Today, rapidly assimilating new information and adapting at speed to change, disruption and adversity are seen as essential attributes of the resilient. In 2015, a survey by two British consultants sought to identify what might constitute adversity and stress in business life. Although volume and pace of work scored very highly, almost as high was feeling continually criticised and, even higher, was managing difficult relationships or politics in the workplace.
In Amanda’s article, she suggested the competencies one should evaluate in seeking to calibrate resilience in a candidate as:
• Self confidence – this, in relation to resilience, is a measure not of self regard but of self assurance and composure. Candidate scoring well here will perceive themselves positively and, importantly, will experience less self-doubt and less anxiety about how others view them.
• Positivity – an optimistic view of the world and of those around one can contribute hugely to one’s ability to cope with pressure and stress; seeing opportunity rather than disaster in setbacks and challenge. You could generalise this as a ‘glass half full approach’.

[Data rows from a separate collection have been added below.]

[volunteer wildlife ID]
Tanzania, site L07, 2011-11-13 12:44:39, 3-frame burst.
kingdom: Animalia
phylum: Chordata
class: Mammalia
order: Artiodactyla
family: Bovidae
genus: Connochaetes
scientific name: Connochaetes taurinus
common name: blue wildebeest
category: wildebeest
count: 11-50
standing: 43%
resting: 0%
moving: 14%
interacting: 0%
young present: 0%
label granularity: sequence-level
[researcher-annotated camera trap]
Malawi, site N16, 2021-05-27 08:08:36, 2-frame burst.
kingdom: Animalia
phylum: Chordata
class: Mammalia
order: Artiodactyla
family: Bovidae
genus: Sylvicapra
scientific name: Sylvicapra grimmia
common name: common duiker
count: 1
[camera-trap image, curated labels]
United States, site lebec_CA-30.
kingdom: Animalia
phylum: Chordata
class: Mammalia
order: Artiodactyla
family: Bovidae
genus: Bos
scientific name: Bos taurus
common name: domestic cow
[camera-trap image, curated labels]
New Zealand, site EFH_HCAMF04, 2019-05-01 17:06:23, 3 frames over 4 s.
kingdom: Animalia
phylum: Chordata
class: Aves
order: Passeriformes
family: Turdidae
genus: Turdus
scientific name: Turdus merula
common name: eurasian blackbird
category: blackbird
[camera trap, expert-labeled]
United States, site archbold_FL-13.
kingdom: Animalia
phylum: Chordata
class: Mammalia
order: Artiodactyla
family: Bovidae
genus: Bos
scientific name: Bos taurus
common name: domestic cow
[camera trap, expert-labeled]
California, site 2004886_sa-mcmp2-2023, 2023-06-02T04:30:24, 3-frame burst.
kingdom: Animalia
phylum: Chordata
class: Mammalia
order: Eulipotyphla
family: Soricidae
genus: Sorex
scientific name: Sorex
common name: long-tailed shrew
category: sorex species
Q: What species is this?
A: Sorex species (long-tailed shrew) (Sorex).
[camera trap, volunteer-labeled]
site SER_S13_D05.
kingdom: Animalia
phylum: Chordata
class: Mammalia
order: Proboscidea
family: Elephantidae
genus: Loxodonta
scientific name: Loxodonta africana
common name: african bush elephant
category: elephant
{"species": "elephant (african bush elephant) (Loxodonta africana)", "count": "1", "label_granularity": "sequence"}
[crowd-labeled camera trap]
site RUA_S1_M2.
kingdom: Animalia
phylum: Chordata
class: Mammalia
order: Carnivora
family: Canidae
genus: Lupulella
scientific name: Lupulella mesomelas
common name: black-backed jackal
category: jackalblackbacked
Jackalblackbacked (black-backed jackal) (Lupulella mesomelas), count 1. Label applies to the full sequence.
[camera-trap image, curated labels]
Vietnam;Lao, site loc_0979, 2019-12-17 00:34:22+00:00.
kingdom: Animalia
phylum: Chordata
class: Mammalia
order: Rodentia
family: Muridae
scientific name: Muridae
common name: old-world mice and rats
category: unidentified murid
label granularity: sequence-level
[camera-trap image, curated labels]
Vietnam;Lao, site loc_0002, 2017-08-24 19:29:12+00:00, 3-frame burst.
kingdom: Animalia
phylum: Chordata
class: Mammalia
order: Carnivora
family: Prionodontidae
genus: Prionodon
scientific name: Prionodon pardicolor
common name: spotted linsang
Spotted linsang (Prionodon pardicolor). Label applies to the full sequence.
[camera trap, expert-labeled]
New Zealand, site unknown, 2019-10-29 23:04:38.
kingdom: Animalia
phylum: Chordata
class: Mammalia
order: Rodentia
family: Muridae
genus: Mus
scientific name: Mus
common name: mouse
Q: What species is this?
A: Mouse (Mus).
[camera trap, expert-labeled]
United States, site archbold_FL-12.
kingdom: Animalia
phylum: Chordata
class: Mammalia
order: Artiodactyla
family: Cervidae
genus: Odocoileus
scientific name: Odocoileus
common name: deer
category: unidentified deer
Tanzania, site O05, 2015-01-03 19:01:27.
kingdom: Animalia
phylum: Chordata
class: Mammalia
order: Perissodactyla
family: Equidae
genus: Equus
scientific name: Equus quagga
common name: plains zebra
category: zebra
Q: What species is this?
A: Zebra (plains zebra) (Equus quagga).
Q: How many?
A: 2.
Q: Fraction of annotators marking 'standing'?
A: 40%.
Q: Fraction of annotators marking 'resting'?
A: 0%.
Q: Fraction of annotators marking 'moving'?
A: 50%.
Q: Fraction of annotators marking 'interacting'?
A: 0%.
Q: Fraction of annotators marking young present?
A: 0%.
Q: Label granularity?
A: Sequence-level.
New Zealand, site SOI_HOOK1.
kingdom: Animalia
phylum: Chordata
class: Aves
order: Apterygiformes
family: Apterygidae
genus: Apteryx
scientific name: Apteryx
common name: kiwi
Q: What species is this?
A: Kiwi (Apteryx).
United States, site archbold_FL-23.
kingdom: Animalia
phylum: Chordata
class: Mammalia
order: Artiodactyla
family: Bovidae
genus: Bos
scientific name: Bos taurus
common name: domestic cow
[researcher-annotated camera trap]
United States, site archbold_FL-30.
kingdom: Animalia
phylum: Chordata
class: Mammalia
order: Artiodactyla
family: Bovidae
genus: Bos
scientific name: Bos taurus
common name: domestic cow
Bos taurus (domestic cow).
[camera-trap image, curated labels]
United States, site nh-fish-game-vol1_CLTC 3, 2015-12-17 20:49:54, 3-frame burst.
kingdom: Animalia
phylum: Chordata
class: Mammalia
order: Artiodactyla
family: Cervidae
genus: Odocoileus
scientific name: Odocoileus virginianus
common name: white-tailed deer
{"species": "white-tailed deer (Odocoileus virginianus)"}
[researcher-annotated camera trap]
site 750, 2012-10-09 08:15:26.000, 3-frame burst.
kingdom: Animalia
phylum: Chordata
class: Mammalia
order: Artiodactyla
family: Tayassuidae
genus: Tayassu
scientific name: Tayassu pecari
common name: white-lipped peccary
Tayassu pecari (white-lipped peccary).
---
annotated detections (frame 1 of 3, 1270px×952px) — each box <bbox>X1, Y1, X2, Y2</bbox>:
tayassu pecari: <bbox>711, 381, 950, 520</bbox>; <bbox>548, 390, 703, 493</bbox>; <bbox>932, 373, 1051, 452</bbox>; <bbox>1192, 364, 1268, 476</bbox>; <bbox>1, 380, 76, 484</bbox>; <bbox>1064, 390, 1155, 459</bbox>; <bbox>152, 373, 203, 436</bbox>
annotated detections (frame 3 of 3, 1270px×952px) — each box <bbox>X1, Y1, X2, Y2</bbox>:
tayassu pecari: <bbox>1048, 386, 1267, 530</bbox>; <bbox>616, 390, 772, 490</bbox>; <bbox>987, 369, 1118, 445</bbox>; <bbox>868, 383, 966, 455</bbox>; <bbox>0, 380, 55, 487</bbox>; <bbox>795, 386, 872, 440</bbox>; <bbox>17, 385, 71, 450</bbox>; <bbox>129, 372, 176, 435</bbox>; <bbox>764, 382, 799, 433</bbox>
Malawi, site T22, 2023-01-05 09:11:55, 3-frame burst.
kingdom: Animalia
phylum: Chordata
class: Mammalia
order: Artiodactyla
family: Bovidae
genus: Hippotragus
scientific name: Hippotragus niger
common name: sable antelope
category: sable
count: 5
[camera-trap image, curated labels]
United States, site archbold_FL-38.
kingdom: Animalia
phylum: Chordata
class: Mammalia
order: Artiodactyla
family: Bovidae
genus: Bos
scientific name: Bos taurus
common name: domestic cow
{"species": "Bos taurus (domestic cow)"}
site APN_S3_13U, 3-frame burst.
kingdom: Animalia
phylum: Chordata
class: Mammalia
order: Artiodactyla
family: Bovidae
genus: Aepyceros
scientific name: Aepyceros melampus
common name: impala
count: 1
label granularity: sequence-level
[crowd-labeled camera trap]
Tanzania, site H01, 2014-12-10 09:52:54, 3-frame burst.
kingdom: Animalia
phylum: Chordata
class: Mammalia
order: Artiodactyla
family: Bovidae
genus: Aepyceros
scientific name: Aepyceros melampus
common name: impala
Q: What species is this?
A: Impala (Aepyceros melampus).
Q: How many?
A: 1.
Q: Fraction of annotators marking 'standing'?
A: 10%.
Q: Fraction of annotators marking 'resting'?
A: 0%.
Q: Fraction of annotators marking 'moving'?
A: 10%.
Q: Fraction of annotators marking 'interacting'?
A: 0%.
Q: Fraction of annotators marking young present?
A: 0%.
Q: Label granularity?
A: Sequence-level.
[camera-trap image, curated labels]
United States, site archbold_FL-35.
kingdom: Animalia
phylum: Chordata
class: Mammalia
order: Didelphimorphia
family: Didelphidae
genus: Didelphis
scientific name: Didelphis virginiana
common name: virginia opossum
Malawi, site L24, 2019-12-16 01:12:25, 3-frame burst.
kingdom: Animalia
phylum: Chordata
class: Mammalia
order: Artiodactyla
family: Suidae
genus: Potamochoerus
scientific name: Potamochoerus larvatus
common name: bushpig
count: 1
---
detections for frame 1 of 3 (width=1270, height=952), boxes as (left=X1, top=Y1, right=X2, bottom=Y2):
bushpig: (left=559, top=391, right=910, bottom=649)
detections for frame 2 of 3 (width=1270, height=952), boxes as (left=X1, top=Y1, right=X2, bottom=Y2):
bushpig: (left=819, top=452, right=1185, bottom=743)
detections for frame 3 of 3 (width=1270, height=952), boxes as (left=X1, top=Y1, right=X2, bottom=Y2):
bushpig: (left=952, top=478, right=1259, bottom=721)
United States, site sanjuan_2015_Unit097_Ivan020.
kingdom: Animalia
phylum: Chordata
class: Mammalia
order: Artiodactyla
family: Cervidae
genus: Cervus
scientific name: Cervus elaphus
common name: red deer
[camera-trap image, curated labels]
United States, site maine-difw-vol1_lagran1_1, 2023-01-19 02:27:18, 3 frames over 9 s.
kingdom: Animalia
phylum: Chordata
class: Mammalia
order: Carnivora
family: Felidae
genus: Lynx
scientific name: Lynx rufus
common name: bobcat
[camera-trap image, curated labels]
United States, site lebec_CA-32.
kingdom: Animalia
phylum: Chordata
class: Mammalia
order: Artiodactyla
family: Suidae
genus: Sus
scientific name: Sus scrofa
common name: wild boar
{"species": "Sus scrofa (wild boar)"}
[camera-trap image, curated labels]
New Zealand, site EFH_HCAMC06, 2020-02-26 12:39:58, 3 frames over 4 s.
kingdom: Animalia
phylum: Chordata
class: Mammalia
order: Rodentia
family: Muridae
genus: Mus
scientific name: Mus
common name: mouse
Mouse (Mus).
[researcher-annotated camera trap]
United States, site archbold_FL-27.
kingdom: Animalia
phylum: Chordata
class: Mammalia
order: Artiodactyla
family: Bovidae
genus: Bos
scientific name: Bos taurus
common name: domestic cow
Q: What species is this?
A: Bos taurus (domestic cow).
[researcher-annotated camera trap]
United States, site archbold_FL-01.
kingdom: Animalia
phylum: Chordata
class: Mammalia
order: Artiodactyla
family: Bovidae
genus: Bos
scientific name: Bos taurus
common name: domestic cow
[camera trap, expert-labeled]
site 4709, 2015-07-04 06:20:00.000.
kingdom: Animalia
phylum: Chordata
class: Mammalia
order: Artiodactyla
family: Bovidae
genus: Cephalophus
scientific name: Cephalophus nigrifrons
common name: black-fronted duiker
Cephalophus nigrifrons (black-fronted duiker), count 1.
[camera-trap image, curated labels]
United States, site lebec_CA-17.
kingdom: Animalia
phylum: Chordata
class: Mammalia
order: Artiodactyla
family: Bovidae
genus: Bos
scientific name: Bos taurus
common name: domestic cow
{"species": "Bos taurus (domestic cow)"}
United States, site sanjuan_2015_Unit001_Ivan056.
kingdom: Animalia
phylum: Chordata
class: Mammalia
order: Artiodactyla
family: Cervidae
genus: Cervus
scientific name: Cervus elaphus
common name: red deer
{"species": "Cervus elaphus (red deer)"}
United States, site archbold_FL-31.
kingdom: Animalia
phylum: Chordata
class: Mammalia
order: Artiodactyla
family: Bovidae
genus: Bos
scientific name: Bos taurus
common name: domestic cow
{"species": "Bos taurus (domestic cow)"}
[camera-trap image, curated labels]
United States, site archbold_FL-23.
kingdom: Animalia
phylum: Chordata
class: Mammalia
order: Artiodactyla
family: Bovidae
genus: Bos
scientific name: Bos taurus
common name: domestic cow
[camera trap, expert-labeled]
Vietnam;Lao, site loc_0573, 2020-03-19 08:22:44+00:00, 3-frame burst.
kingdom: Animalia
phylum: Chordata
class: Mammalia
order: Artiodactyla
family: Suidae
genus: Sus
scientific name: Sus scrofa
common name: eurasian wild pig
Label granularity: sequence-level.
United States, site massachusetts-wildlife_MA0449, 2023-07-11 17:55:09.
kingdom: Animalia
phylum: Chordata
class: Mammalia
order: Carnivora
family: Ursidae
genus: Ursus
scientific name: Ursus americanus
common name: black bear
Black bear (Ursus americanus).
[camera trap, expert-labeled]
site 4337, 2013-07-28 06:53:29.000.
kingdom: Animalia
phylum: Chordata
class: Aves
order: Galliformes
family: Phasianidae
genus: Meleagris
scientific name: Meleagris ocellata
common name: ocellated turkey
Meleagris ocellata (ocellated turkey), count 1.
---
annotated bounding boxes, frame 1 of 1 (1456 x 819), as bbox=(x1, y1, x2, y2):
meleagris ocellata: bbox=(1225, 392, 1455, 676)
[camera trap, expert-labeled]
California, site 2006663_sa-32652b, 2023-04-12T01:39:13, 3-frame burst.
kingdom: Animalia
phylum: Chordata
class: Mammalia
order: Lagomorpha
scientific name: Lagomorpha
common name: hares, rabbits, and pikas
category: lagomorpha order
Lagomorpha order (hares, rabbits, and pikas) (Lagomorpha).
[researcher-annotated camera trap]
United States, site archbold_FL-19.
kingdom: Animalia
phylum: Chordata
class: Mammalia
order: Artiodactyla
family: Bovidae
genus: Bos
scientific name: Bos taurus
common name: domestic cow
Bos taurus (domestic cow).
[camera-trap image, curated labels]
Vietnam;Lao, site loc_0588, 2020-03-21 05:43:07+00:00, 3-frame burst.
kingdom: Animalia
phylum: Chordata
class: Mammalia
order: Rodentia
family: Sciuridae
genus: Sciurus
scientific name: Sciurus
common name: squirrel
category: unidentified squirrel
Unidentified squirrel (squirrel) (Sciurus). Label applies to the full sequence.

• Trust – often links to positivity in that it concerns whether you have an optimistic or pessimistic view of your colleagues. Those scoring highly on trust tend to see others as having good intentions. An organisation that seeks to build and support strong and trusting relationships within and across teams will reap benefits at all times but particularly in times of increased pressure.
• Adaptability – the inquisitive mind of the innovator is more likely to embrace or even relish the challenges of change. The adherent to the status quo or the Devil’s Advocate is the enemy of innovation and change.
• Humility – this may seem a surprising one but it concerns how strongly one values modesty about personal achievements. Individuals with low humility scores desire praise and recognition for their unique work and abilities, and are therefore more vulnerable when they do not receive it. Those with high scores can remain resilient and productive even when they do not receive constant recognition. Quite simply, they are just more likely to persevere.
• Determination – this includes courage and a willingness to take intelligent risks. Individuals scoring highly here will be comfortable with taking big decisions and with the ultimate ownership and accountability for those decisions.
Those possessed in high measure of all these competencies will stand in front of team members never to take praise but always to take a bullet. And amongst a number of other key traits required to be a top recruiter, it seems to me that ‘resilience’ should be right up there.